There's nothing wrong with mouse support in itself. Being able to move the cursor, select text, and in general interface with the OS or an application using a mouse is great. However being _forced_ to use the mouse for any kind of general OS or application interfacing feels like an injustice. A macOS specific example would be moving a window between desktops. The last time I used macOS there was no native way to do this without using the mouse. I had to drag the window to the desired desktop (either by dragging it towards the edge of the current desktop or by going to the desktop overview mode and dragging it onto the desired desktop).
Thanks!
Applications know when shift+arrow is pressed because they receive a different control sequence. Modifier keys are reported as an extra parameter in the control sequence for function keys and extended keys. Dickey xterm has been doing the same since 1999. The PuTTY changelog does not indicate when it gained this, but it has had it for years, too.
* http://invisible-island.net/xterm/xterm.log.html#xterm_94
And indeed you will find that TUI applications such as VIM and NeoVIM recognize these control sequences and can distinguish arrow from shift+arrow. See :help cursor-up and (on VIM) :help xterm-modifier-keys . (NeoVIM handles the TUI differently, is terminfo-only, and has modifier recognition always on.)
If some other application does not, then it is not the terminals that need fixing.
One possibility is graphical output. It’s not easy to write a ‘simple’ application that produces graphics right now in the same way you can write one that outputs text to the terminal (also: ‘moving on’ from a simple design to a more polished one generally involves rewriting the graphical portion).

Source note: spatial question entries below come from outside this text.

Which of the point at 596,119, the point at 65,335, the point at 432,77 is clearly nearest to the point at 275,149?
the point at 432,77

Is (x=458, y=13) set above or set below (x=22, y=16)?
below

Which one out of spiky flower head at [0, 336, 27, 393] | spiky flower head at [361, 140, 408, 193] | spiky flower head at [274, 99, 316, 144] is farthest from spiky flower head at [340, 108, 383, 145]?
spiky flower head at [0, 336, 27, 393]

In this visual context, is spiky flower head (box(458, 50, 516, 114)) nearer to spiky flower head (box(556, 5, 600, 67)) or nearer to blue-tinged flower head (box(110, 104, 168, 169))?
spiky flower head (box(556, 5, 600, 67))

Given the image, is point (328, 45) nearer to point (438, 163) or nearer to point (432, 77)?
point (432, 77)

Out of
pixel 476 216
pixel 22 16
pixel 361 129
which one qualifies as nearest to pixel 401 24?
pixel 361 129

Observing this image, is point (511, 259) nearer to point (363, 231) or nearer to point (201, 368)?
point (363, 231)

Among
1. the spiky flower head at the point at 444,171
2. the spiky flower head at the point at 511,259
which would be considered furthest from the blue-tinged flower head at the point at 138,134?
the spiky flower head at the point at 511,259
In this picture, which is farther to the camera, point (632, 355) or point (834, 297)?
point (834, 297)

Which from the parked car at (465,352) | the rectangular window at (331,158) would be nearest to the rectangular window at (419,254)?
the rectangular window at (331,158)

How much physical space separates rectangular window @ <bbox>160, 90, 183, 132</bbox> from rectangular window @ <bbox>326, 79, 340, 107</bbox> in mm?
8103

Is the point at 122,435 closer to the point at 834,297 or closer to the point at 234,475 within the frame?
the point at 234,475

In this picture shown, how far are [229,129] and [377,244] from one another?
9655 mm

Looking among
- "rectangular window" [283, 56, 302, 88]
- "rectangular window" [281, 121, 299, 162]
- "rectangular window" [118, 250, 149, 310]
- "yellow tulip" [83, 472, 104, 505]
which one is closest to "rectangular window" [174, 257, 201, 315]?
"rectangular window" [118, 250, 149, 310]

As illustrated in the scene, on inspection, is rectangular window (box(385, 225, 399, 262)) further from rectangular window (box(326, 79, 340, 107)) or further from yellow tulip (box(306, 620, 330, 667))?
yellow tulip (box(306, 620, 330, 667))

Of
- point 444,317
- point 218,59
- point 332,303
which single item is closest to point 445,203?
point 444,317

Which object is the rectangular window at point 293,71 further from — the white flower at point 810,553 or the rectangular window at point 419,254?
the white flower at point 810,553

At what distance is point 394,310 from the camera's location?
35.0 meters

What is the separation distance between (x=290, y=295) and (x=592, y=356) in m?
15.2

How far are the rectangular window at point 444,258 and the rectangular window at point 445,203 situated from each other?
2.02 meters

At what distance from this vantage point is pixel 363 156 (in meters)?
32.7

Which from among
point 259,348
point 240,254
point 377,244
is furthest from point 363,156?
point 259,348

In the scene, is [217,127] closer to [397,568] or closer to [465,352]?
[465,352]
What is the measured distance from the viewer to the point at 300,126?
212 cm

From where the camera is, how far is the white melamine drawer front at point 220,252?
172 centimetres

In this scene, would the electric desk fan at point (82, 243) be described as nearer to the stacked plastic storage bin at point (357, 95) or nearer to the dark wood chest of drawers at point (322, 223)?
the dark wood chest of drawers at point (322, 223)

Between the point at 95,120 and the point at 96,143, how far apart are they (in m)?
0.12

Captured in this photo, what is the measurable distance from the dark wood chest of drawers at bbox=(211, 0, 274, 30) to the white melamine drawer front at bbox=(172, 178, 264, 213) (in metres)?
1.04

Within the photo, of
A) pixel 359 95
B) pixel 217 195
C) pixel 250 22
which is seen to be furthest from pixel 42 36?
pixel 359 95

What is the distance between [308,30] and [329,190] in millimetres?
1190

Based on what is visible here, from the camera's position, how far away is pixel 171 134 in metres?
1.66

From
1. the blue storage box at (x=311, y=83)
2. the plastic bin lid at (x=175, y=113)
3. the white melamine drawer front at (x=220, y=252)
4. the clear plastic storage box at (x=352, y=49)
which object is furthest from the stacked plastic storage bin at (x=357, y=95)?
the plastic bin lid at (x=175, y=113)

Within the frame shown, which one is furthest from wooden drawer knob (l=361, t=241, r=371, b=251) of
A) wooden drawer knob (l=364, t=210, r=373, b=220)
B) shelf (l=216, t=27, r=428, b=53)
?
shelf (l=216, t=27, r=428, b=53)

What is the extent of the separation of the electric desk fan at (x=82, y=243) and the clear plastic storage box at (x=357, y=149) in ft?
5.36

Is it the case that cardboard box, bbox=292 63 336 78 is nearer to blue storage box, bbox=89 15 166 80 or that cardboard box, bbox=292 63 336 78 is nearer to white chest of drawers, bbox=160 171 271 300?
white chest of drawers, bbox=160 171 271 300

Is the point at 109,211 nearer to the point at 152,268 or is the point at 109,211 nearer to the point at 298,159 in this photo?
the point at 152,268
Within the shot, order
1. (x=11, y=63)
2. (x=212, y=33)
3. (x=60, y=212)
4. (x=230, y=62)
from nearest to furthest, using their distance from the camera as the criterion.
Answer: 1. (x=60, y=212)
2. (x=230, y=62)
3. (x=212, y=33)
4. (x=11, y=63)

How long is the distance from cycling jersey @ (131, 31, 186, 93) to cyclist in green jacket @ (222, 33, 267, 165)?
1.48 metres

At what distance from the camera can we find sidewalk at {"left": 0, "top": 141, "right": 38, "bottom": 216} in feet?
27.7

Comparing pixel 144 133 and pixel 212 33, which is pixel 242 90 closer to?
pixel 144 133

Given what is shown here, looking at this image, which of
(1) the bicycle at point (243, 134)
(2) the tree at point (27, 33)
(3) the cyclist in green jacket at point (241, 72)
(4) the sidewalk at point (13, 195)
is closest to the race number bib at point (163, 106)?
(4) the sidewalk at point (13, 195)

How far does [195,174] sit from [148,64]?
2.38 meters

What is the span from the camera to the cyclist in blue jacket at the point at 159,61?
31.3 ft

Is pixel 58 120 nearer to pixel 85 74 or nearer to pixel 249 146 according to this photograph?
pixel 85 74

A more random pet peeve: when you run a command and it goes wrong, usually the most useful error message is the first one it displays, but the terminal will scroll to display the last errors which are usually less interesting. A ‘workbook’ style terminal (like you might see in a CAS) might ameliorate this problem? It also helps with a command outputting a giant pile of garbage because a parameter was wrong, as well as the issue where if you’re running something like a compilation job over and over to fix errors it’s hard to tell which messages were from the most recent vs the previous command.